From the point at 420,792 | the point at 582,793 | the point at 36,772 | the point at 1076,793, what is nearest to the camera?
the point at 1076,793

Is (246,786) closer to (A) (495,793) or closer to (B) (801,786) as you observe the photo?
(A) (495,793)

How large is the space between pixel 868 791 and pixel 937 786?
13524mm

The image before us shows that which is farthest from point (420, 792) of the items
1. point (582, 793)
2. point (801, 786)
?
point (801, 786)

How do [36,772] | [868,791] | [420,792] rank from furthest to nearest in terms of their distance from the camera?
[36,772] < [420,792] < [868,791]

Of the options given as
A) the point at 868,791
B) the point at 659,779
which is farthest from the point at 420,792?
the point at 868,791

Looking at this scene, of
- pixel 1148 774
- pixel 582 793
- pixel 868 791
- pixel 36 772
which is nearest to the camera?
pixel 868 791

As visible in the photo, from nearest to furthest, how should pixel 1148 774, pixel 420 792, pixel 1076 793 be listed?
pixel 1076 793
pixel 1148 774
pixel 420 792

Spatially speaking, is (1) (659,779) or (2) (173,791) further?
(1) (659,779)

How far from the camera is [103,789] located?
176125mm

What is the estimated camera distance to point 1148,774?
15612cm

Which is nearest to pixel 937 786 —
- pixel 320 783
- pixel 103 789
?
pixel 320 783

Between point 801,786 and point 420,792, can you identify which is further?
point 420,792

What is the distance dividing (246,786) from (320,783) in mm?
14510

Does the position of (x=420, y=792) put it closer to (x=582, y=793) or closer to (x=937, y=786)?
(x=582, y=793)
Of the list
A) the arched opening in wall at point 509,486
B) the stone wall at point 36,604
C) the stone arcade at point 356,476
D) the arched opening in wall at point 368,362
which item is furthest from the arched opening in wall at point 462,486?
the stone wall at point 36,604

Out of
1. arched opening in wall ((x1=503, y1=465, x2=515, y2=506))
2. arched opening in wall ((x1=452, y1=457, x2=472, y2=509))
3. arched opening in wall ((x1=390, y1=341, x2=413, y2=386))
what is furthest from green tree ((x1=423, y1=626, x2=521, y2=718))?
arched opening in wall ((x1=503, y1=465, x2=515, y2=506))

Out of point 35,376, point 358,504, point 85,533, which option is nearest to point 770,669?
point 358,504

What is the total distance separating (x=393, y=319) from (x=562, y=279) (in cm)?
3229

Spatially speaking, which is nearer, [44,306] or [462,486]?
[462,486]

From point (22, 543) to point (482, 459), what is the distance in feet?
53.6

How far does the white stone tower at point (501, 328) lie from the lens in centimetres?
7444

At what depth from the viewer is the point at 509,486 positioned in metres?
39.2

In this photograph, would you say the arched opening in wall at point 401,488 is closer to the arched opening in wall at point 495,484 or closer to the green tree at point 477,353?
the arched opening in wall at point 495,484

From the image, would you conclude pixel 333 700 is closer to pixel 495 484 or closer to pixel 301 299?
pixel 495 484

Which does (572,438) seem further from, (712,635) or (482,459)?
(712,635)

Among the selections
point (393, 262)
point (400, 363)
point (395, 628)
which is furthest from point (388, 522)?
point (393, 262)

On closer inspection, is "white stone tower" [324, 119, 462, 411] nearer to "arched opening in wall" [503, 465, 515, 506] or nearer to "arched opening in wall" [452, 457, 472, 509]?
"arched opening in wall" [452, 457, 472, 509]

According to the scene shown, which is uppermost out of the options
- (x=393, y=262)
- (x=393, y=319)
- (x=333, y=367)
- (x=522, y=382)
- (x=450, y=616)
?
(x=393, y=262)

EXERCISE BRIEF
All of the entries above must be quoted exactly.

SOLVED PROBLEM
From the point at 420,792 | the point at 582,793 | the point at 36,772 | the point at 1076,793, what is nearest to the camera?
the point at 1076,793

Is (246,786) closer to (A) (495,793) or closer to (B) (801,786) as you observe the photo?
(A) (495,793)

How large is the space between pixel 868 791 and pixel 937 786?
13524mm

The image before us shows that which is farthest from point (420, 792) of the items
1. point (582, 793)
2. point (801, 786)
?
point (801, 786)

How do [36,772] | [868,791] | [420,792] rank from furthest to nearest in terms of their distance from the camera?
[36,772] < [420,792] < [868,791]

Of the options given as
A) the point at 868,791
B) the point at 659,779
which is farthest from the point at 420,792?
the point at 868,791

Looking at this scene, of
- pixel 1148 774
- pixel 582 793
- pixel 868 791
- pixel 36 772
which is nearest to the camera?
pixel 868 791

As visible in the photo, from nearest to furthest, how should pixel 1148 774, pixel 420 792, pixel 1076 793 be listed?
pixel 1076 793
pixel 1148 774
pixel 420 792

Spatially speaking, is (1) (659,779) or (2) (173,791) further?
(1) (659,779)

How far from the camera is [103,789] located?
176125mm

What is the estimated camera distance to point 1148,774?
15612cm

Which is nearest to pixel 937 786 —
- pixel 320 783
- pixel 103 789
?
pixel 320 783

Between point 801,786 and point 420,792, can you identify which is further?
point 420,792

What is the distance dividing (246,786) from (320,783) in mm?
14510

Does the position of (x=420, y=792) put it closer to (x=582, y=793) or closer to (x=937, y=786)?
(x=582, y=793)
Of the list
A) the arched opening in wall at point 509,486
B) the stone wall at point 36,604
C) the stone arcade at point 356,476
D) the arched opening in wall at point 368,362
which item is furthest from the arched opening in wall at point 462,486?
the stone wall at point 36,604

Out of
1. arched opening in wall ((x1=503, y1=465, x2=515, y2=506))
2. arched opening in wall ((x1=452, y1=457, x2=472, y2=509))
3. arched opening in wall ((x1=390, y1=341, x2=413, y2=386))
what is furthest from green tree ((x1=423, y1=626, x2=521, y2=718))?
arched opening in wall ((x1=503, y1=465, x2=515, y2=506))

Out of point 35,376, point 358,504, point 85,533, which option is nearest to point 770,669?
point 358,504

What is the total distance separating (x=393, y=319) from (x=562, y=279) (in cm)?
3229

Spatially speaking, which is nearer, [44,306] or [462,486]?
[462,486]

From point (22, 543) to point (482, 459), what is the distance in feet?
53.6

How far does the white stone tower at point (501, 328) lie from the lens in centimetres?
7444

At what depth from the viewer is the point at 509,486 positioned in metres?
39.2

In this photograph, would you say the arched opening in wall at point 401,488 is closer to the arched opening in wall at point 495,484 or closer to the green tree at point 477,353?
the arched opening in wall at point 495,484

From the image, would you conclude pixel 333 700 is closer to pixel 495 484 or closer to pixel 301 299?
pixel 495 484

Which does (572,438) seem further from, (712,635) or (482,459)?
(712,635)

Among the selections
point (393, 262)
point (400, 363)
point (395, 628)
which is furthest from point (388, 522)?
point (393, 262)

On closer inspection, is "white stone tower" [324, 119, 462, 411] nearer to "arched opening in wall" [503, 465, 515, 506] or nearer to "arched opening in wall" [452, 457, 472, 509]?
"arched opening in wall" [452, 457, 472, 509]

According to the scene shown, which is uppermost out of the options
- (x=393, y=262)
- (x=393, y=319)
- (x=333, y=367)
- (x=522, y=382)
- (x=450, y=616)
?
(x=393, y=262)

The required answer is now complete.